## Exercise requirements
Copy out the lines of the data below word for word, beginning with the line that contains "Examining what is captured here, of all" and continuing through the line that contains "5.35 metres", with both of those lines included.

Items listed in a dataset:
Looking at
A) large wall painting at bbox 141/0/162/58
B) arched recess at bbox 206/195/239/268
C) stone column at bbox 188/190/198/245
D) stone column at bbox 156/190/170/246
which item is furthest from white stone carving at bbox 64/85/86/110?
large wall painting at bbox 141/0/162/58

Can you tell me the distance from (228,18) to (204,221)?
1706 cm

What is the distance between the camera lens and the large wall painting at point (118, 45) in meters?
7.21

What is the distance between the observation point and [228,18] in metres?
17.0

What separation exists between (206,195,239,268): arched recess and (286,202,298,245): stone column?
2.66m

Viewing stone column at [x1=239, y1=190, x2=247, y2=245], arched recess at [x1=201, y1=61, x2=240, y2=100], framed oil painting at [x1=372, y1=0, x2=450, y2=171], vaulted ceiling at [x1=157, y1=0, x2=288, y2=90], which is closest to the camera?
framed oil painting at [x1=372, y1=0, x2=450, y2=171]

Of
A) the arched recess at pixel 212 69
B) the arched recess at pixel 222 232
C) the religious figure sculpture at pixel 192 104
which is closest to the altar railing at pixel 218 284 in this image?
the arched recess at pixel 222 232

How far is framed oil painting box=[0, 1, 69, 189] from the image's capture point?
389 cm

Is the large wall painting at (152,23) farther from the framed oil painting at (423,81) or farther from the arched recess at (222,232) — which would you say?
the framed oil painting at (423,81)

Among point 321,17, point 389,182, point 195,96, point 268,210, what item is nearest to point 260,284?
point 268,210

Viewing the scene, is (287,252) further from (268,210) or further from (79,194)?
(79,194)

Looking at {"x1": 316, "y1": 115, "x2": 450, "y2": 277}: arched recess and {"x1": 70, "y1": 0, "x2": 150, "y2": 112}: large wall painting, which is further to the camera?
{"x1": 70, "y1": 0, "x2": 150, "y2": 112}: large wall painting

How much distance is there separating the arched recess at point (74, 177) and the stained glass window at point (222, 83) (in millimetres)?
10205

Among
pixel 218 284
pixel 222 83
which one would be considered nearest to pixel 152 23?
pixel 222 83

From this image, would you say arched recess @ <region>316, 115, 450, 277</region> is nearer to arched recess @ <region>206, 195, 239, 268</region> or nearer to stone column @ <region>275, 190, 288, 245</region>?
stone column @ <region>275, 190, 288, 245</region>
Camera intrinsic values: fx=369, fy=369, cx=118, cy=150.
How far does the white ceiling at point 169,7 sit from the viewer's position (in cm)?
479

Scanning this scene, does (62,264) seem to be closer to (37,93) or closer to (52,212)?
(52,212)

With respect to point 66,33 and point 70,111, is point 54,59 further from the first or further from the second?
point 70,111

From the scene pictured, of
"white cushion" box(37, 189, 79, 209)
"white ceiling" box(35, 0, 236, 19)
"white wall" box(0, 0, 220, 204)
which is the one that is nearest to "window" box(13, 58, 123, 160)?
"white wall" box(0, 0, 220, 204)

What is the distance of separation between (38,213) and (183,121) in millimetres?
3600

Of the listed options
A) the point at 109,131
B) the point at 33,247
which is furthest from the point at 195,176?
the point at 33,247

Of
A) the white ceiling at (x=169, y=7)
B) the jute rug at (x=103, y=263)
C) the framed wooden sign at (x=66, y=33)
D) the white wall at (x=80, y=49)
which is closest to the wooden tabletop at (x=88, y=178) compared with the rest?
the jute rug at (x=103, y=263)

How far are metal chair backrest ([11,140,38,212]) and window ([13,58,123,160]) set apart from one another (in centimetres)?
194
...
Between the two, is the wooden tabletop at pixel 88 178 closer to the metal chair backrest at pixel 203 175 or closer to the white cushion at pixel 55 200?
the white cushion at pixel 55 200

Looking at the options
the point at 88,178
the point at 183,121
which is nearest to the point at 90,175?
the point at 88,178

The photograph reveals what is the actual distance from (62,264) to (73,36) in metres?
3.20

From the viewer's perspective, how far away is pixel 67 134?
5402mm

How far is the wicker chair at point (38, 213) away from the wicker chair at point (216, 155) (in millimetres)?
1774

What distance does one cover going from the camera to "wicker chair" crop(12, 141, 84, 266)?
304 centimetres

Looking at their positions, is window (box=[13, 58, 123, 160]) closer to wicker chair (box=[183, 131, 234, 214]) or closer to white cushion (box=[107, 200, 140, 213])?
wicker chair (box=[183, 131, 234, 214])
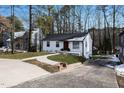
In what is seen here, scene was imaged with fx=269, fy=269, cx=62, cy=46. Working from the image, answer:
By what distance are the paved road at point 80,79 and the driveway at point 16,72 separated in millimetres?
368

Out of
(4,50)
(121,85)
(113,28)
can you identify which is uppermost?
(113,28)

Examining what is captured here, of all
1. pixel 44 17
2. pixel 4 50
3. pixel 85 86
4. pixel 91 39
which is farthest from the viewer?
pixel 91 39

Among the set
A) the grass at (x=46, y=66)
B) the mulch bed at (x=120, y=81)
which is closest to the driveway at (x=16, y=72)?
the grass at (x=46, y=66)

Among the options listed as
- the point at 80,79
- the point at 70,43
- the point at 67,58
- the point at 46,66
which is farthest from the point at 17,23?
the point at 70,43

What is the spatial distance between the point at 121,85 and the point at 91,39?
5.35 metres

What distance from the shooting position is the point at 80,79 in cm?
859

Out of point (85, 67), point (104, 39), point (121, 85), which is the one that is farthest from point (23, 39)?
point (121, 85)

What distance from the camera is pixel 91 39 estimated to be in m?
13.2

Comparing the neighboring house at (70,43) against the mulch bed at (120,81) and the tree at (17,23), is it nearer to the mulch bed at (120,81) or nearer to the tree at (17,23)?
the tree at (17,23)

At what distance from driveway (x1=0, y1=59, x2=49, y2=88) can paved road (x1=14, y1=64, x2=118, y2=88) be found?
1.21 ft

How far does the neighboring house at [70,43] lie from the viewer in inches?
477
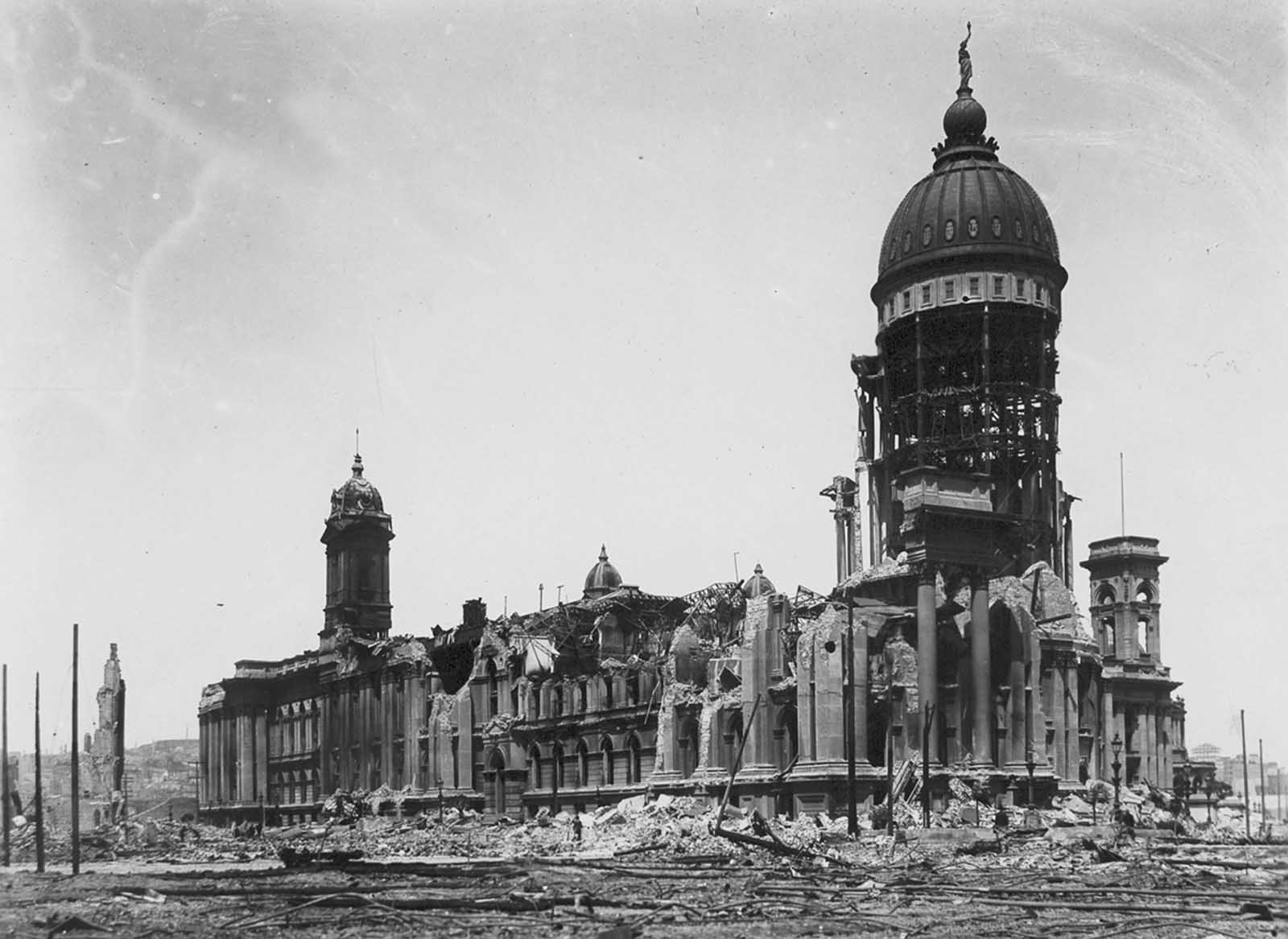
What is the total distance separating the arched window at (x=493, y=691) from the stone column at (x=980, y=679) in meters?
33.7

## Response below
Examining what is captured here, of all
1. pixel 44 17
2. pixel 4 50
3. pixel 85 86
4. pixel 91 39
which is farthest from the viewer?
pixel 91 39

Among the set
A) the grass at (x=46, y=66)
B) the mulch bed at (x=120, y=81)
which is closest to the driveway at (x=16, y=72)?
the grass at (x=46, y=66)

Among the options listed as
- the point at 80,79
- the point at 70,43
- the point at 67,58
- the point at 46,66
which is farthest from the point at 17,23?
the point at 70,43

What is the spatial distance between the point at 121,85 and the point at 91,39?
5.35 metres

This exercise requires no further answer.